Task to carry out — Please copy everything from the line containing "As depicted, is" down through the end of the records, requests included. In the answers, multiply every coordinate and distance by 1.95 and round each result to the number of decimals the original had, rounding halves up.

** begin Information provided **

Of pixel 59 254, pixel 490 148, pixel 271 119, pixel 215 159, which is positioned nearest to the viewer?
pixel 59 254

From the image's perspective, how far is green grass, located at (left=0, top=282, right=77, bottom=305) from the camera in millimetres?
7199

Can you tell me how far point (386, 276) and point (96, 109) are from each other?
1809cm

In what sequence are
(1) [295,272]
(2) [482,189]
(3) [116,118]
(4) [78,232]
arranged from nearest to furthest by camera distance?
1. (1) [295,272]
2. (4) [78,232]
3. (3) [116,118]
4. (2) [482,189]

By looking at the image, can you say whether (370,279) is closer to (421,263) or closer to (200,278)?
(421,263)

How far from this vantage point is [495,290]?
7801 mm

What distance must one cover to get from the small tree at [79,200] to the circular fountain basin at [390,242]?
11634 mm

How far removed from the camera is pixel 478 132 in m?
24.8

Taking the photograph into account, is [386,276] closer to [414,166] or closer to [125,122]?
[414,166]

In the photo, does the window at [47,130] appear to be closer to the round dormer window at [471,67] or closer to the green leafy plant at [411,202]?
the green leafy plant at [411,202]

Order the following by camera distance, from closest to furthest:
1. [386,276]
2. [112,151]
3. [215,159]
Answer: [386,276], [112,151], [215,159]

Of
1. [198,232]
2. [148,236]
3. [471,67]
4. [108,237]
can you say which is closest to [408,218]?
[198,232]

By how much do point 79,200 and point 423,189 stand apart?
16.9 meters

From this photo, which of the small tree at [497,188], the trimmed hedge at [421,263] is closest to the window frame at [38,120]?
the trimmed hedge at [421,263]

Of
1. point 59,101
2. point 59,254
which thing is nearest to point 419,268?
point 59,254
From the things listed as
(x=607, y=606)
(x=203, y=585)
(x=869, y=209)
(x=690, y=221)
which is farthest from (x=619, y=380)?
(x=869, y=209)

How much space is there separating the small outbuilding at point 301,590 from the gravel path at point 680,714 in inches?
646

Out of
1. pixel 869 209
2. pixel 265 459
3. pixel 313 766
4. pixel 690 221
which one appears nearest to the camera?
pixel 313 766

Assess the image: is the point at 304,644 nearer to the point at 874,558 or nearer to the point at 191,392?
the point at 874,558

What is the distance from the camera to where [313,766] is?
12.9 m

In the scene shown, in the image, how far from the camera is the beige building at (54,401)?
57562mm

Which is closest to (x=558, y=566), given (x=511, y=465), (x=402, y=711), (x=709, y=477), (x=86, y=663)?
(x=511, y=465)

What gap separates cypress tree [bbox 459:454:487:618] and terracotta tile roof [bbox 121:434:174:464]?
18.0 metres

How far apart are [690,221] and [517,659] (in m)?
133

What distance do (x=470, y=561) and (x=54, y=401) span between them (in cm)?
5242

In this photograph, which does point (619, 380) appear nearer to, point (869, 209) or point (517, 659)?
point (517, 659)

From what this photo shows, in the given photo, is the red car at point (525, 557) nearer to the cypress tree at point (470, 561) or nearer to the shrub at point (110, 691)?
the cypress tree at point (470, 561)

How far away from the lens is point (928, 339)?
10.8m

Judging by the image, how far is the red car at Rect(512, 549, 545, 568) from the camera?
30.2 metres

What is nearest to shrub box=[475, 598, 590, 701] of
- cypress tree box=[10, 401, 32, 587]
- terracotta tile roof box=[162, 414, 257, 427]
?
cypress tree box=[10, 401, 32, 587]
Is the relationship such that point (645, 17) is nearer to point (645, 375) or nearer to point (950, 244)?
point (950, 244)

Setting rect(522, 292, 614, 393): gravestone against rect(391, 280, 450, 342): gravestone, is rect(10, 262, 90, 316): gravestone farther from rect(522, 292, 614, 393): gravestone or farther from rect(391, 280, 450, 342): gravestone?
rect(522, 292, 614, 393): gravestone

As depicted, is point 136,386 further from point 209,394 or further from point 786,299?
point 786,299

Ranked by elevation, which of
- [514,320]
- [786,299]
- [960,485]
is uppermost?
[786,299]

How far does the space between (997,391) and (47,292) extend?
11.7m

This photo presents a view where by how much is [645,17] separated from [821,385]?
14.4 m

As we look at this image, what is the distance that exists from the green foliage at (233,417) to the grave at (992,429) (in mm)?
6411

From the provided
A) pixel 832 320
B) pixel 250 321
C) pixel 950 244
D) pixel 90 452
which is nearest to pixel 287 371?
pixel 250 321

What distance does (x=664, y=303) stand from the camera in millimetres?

** end Information provided **

Finished exercise —
As depicted, is point 136,386 further from point 209,394 or further from point 786,299?
point 1533,583

Ranked by elevation, which of
- [514,320]
- [786,299]
- [960,485]
is uppermost?
[1533,583]

How far does the space between (997,391) and (47,292) extend?
22.8m

This photo presents a view where by how much is [645,17] separated from [821,385]?
28.1 m

As we look at this image, what is the distance that exists from the green foliage at (233,417) to the grave at (992,429) (in mm)?
12501

From the provided
A) pixel 832 320
B) pixel 250 321
C) pixel 950 244
D) pixel 90 452
which is nearest to pixel 287 371?
pixel 488 626

What distance does (x=664, y=303) stand from the camera in millimetres?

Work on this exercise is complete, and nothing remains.